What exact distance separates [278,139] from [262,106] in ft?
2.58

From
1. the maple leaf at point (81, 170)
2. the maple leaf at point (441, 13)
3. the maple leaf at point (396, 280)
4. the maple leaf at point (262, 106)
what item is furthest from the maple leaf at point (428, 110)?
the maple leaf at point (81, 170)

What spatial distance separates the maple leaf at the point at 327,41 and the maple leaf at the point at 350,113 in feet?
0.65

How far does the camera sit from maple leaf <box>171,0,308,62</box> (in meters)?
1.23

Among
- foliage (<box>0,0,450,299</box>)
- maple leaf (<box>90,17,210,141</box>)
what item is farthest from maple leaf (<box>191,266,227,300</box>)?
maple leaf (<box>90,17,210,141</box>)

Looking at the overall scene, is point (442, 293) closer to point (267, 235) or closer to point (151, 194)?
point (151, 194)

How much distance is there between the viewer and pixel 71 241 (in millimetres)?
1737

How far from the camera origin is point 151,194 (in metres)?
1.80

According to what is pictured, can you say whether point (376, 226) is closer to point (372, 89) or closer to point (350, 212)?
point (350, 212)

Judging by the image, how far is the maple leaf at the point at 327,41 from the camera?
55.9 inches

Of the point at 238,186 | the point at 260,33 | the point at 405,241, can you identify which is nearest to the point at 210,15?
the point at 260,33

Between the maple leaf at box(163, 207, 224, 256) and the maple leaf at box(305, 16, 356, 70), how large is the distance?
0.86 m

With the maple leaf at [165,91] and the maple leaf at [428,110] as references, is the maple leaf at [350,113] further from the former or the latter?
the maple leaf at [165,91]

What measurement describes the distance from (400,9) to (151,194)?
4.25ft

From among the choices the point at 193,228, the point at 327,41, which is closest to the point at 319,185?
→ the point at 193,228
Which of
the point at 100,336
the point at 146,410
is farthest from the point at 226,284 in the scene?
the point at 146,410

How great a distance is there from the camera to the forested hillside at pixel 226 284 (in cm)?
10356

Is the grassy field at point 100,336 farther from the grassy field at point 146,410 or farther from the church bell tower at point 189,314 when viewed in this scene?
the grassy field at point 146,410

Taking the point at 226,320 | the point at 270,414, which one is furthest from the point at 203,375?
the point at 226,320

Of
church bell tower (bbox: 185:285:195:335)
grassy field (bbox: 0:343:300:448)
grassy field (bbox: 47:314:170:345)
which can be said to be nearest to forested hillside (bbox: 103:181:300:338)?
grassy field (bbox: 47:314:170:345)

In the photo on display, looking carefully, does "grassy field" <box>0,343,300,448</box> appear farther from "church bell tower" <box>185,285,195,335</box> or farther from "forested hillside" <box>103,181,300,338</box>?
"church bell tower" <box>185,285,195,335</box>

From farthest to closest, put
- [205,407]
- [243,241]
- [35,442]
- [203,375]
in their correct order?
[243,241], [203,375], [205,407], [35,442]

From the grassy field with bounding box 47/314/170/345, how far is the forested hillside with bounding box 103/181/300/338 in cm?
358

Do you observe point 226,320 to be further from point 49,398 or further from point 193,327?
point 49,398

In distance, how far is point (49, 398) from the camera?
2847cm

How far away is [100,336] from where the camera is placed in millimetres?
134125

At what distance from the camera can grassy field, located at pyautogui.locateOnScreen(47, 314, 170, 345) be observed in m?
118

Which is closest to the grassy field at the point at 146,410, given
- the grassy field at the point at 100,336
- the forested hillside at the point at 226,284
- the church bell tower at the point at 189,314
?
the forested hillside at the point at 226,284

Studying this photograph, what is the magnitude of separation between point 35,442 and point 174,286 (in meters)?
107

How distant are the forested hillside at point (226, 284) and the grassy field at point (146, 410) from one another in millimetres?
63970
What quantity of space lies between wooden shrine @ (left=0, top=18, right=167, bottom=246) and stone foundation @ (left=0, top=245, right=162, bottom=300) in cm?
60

#### [INSTRUCTIONS FOR THE TASK]
Could you recast each line of the material above as a JSON list of strings, one string per line, with blank lines left out?

#### [EXERCISE OUTPUT]
[
  "What exact distance separates [278,139] from [262,106] in ft?",
  "2.58",
  "From",
  "1. the maple leaf at point (81, 170)",
  "2. the maple leaf at point (441, 13)",
  "3. the maple leaf at point (396, 280)",
  "4. the maple leaf at point (262, 106)",
  "what item is furthest from the maple leaf at point (428, 110)?",
  "the maple leaf at point (81, 170)",
  "What spatial distance separates the maple leaf at the point at 327,41 and the maple leaf at the point at 350,113 in feet?",
  "0.65",
  "How far does the camera sit from maple leaf <box>171,0,308,62</box> (in meters)?",
  "1.23",
  "Among",
  "- foliage (<box>0,0,450,299</box>)",
  "- maple leaf (<box>90,17,210,141</box>)",
  "what item is farthest from maple leaf (<box>191,266,227,300</box>)?",
  "maple leaf (<box>90,17,210,141</box>)",
  "Looking at the overall scene, is point (442, 293) closer to point (267, 235) or closer to point (151, 194)?",
  "point (151, 194)",
  "How much distance is there between the viewer and pixel 71 241 (in millimetres)?",
  "1737",
  "How far from the camera origin is point 151,194 (in metres)?",
  "1.80",
  "According to what is pictured, can you say whether point (376, 226) is closer to point (372, 89) or closer to point (350, 212)?",
  "point (350, 212)",
  "Judging by the image, how far is the maple leaf at the point at 327,41 from the camera?",
  "55.9 inches",
  "Of the point at 238,186 | the point at 260,33 | the point at 405,241, can you identify which is nearest to the point at 210,15?",
  "the point at 260,33",
  "Between the maple leaf at box(163, 207, 224, 256) and the maple leaf at box(305, 16, 356, 70), how large is the distance?",
  "0.86 m",
  "With the maple leaf at [165,91] and the maple leaf at [428,110] as references, is the maple leaf at [350,113] further from the former or the latter?",
  "the maple leaf at [165,91]",
  "What measurement describes the distance from (400,9) to (151,194)?",
  "4.25ft",
  "From among the choices the point at 193,228, the point at 327,41, which is closest to the point at 319,185?",
  "→ the point at 193,228",
  "Which of",
  "the point at 100,336",
  "the point at 146,410",
  "is farthest from the point at 226,284 in the scene?",
  "the point at 146,410",
  "How great a distance is there from the camera to the forested hillside at pixel 226 284 (in cm)?",
  "10356",
  "Is the grassy field at point 100,336 farther from the grassy field at point 146,410 or farther from the church bell tower at point 189,314 when viewed in this scene?",
  "the grassy field at point 146,410",
  "Taking the point at 226,320 | the point at 270,414, which one is furthest from the point at 203,375?",
  "the point at 226,320",
  "Of",
  "church bell tower (bbox: 185:285:195:335)",
  "grassy field (bbox: 0:343:300:448)",
  "grassy field (bbox: 47:314:170:345)",
  "which can be said to be nearest to forested hillside (bbox: 103:181:300:338)?",
  "grassy field (bbox: 47:314:170:345)",
  "In the photo on display, looking carefully, does \"grassy field\" <box>0,343,300,448</box> appear farther from \"church bell tower\" <box>185,285,195,335</box> or farther from \"forested hillside\" <box>103,181,300,338</box>?",
  "\"church bell tower\" <box>185,285,195,335</box>",
  "From farthest to closest, put",
  "- [205,407]",
  "- [243,241]",
  "- [35,442]",
  "- [203,375]",
  "in their correct order?",
  "[243,241], [203,375], [205,407], [35,442]",
  "From the grassy field with bounding box 47/314/170/345, how far is the forested hillside with bounding box 103/181/300/338 in cm?",
  "358",
  "Do you observe point 226,320 to be further from point 49,398 or further from point 193,327?",
  "point 49,398",
  "In distance, how far is point (49, 398) from the camera?",
  "2847cm",
  "How far away is [100,336] from where the camera is placed in millimetres?",
  "134125",
  "At what distance from the camera can grassy field, located at pyautogui.locateOnScreen(47, 314, 170, 345) be observed in m?",
  "118",
  "Which is closest to the grassy field at the point at 146,410, given",
  "- the grassy field at the point at 100,336",
  "- the forested hillside at the point at 226,284",
  "- the church bell tower at the point at 189,314",
  "?",
  "the forested hillside at the point at 226,284",
  "Studying this photograph, what is the magnitude of separation between point 35,442 and point 174,286 (in meters)?",
  "107",
  "How distant are the forested hillside at point (226, 284) and the grassy field at point (146, 410) from one another in millimetres?",
  "63970",
  "What quantity of space lies between wooden shrine @ (left=0, top=18, right=167, bottom=246) and stone foundation @ (left=0, top=245, right=162, bottom=300) in cm?",
  "60"
]